That's what a query language does. Specifically, Datalog is a query language that's like making statements and asking "what matches?"

```
I want X and Y where:
  X is a server,
  X runs Y,
  Y had a critical alert.
```

Silk figures out the answer. You don't have to tell it how to search.

Under the hood, the graph is just facts: "server-1 is a server," "server-1 runs api-svc," "alert-7 is critical." Datalog matches patterns across facts. It's like a crossword puzzle — fill in the variables so everything fits.

### Research

- Tonsky (2014) — DataScript: useful Datalog engine in ~1,000 LOC over an in-memory triple store
- Abiteboul, Hull & Vianu (1995) — *Foundations of Databases* (Datalog semantics)
- Whaley & Lam (2004) — Datalog for large-scale graph analysis

### What Was Built

Foundation layer in pure Python (`python/silk/query.py`):

```python
from silk import Query

# Find all down services running on active servers
results = (
    Query(store)
    .nodes("server")
    .where(status="active")
    .follow("RUNS")
    .where(status="down")
    .collect()
)
```

Fluent API: `.nodes()` → `.where()` → `.follow()` → `.where()` → `.collect()`. Chains filter and traversal operations. Works with both `GraphStore` (live) and `GraphSnapshot` (historical).

Extension protocol (`QueryEngine`): anyone can plug in Datalog, SPARQL, or a custom query language:

```python
from silk import Query, QueryEngine

class DatalogEngine:
    def execute(self, store, query):
        # Parse Datalog, evaluate against store, return results
        ...

results = Query(store, engine=DatalogEngine()).raw("?- node(X, 'server').")
```

The Datalog engine described in the original roadmap is an optional community contribution, not core Silk. The foundation (fluent builder + extension protocol) ships in core.

### Depends On

Benefits from R-06 (time-travel queries over Datalog), but no hard dependency.

### Unblocks

Declarative querying — transforms usability for knowledge graph workloads.

---

## R-08: The Notebook Gets Too Thick ✓

> **Status: COMPLETE** — `store.compact()` creates a checkpoint entry from the current graph state, replaces the entire oplog. `create_checkpoint()` for inspection without compacting. Preserves nodes, edges, ontology extensions. Works with persistent stores, snapshots, and queries.

You never erase pages. Never. That's the rule. It's what makes everything work — everyone can check everyone's pages, no one loses information.

But after a year, the notebook is 10,000 pages long. It takes forever to copy. It takes forever to read from the beginning. Most of those pages don't matter anymore — they say things like "the cat's color was changed from blue to red" from six months ago. Nobody cares about the blue-to-red change. The cat is red now.
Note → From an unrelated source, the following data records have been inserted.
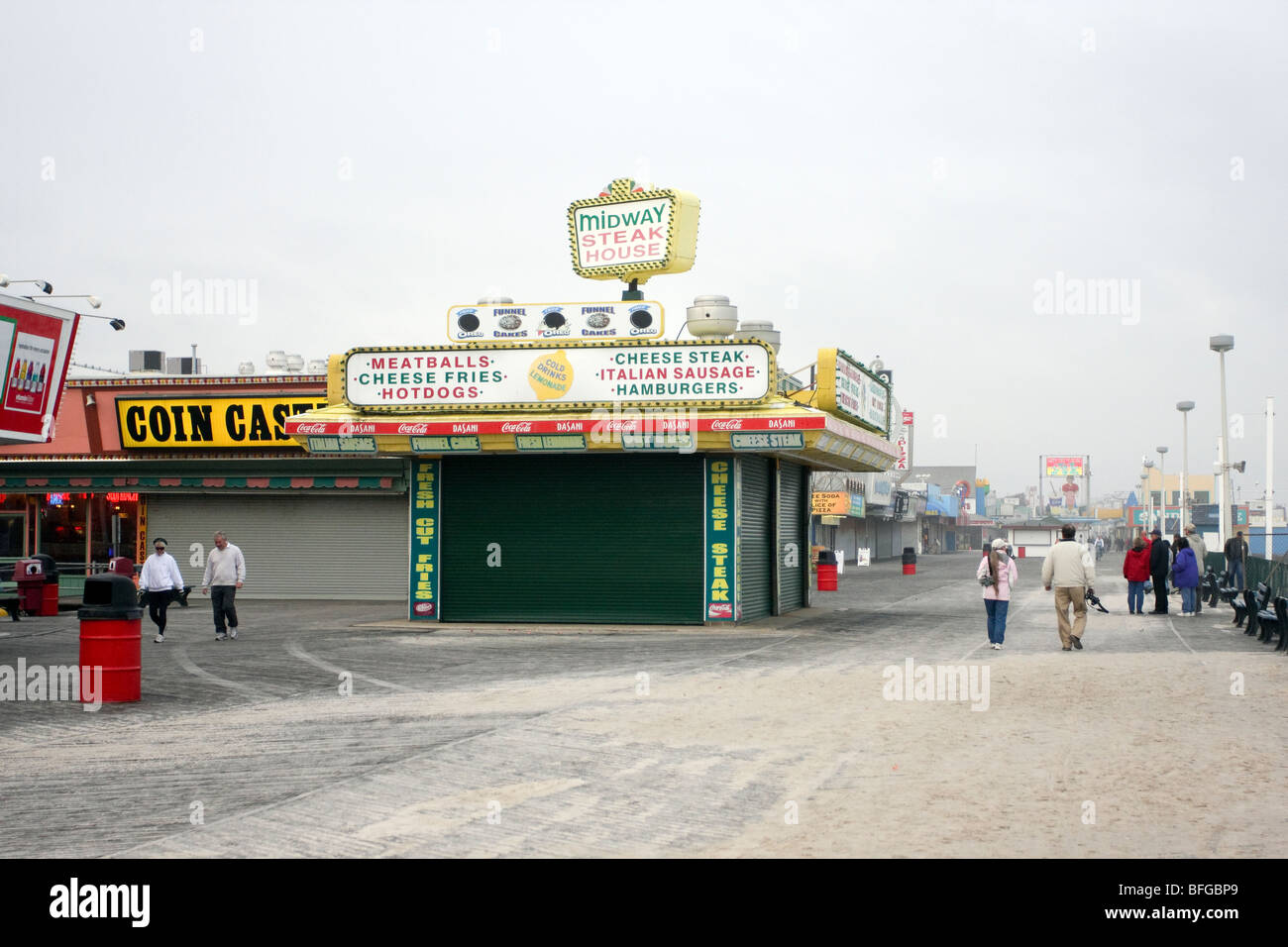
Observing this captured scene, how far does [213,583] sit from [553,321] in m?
7.65

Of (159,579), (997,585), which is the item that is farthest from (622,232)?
(159,579)

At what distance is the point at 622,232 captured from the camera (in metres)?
22.8

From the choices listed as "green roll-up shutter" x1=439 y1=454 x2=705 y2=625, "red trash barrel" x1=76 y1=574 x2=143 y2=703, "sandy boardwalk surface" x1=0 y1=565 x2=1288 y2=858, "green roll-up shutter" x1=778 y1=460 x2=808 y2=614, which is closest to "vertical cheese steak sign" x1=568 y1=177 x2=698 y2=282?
"green roll-up shutter" x1=439 y1=454 x2=705 y2=625

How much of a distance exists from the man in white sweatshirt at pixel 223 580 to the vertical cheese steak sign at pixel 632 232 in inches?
331

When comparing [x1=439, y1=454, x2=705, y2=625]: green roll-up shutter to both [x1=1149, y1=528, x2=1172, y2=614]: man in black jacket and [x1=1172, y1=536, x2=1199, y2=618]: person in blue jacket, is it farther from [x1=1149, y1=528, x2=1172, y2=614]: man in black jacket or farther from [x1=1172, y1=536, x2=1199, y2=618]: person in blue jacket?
[x1=1172, y1=536, x2=1199, y2=618]: person in blue jacket

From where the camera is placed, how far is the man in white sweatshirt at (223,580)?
19.0 meters

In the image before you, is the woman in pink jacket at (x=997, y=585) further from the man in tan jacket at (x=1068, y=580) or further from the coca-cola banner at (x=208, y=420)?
the coca-cola banner at (x=208, y=420)

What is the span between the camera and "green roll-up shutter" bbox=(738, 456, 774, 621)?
75.5 feet

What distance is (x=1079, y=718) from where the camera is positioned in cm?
1111

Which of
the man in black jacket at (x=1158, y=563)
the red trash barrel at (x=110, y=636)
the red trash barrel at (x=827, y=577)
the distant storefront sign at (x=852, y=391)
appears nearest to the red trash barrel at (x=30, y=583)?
the red trash barrel at (x=110, y=636)

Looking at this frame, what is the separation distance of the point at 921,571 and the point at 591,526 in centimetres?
3282

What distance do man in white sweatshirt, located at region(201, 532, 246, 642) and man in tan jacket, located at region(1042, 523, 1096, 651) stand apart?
12.3m
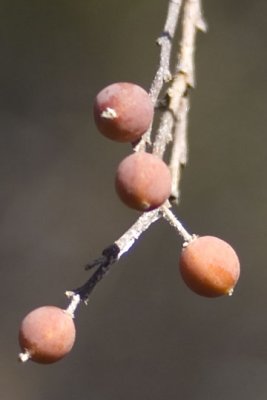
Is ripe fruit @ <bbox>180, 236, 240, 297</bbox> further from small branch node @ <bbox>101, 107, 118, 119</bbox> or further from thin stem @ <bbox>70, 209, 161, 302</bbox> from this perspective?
small branch node @ <bbox>101, 107, 118, 119</bbox>

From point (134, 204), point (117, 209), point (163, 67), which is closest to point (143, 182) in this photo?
point (134, 204)

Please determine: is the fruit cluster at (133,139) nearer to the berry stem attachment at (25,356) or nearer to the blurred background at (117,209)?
the berry stem attachment at (25,356)

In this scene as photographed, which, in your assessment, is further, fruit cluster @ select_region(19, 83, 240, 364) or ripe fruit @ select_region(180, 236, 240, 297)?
ripe fruit @ select_region(180, 236, 240, 297)

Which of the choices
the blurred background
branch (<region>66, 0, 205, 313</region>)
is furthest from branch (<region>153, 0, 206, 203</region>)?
the blurred background

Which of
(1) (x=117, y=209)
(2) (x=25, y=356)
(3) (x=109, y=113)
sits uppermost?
(1) (x=117, y=209)

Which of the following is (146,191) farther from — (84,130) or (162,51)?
(84,130)

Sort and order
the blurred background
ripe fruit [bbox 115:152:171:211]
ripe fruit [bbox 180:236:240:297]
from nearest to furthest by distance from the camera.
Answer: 1. ripe fruit [bbox 115:152:171:211]
2. ripe fruit [bbox 180:236:240:297]
3. the blurred background

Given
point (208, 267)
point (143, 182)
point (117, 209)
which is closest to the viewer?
point (143, 182)

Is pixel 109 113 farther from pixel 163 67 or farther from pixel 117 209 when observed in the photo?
pixel 117 209
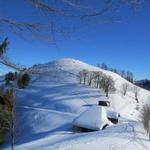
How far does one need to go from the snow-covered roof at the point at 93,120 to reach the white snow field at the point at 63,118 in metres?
1.49

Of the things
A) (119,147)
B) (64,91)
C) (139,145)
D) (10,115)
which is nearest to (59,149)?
(119,147)

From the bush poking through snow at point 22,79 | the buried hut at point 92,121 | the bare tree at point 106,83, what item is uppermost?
the bare tree at point 106,83

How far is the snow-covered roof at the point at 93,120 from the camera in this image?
1230 inches

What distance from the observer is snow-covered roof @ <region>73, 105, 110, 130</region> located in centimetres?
3125

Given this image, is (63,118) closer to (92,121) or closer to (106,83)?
(92,121)

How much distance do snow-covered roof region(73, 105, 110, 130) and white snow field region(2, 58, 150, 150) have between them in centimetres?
149

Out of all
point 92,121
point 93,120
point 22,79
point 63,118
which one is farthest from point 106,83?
point 22,79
That's all that matters.

The fix: once ALL your friends have read past a certain page, everything before that page is "settled." Nobody will ever send you a page from before that point. So you can write a summary page — "here's what the world looks like right now" — and throw away everything before it.

The summary page becomes the new beginning of the notebook. It captures everything important. Nothing is lost. But the notebook is thin again.

### Research

- Baquero, Almeida & Shoker (2014) — *Making Operation-based CRDTs Operation-based* (causal stability)
- Shapiro & Baquero (2016) — *CRDTs with bounded tombstones* (safe GC conditions)
- Almeida, Shoker & Baquero (2018) — *Delta State Replicated Data Types* (delta interval GC)

### Safety Rule

A checkpoint at entry E is safe **if and only if** ALL known peers have synced past E. This means every peer's last-seen head is a descendant of E. No peer can send an entry concurrent with or before E that hasn't been seen.

### What Changes

New `GraphOp::Checkpoint` variant containing the full materialized state at a point in time. New `CompactionTracker` that records each peer's oldest retained entry (communicated via `SyncOffer`). When all peers report oldest >= candidate, compaction is safe.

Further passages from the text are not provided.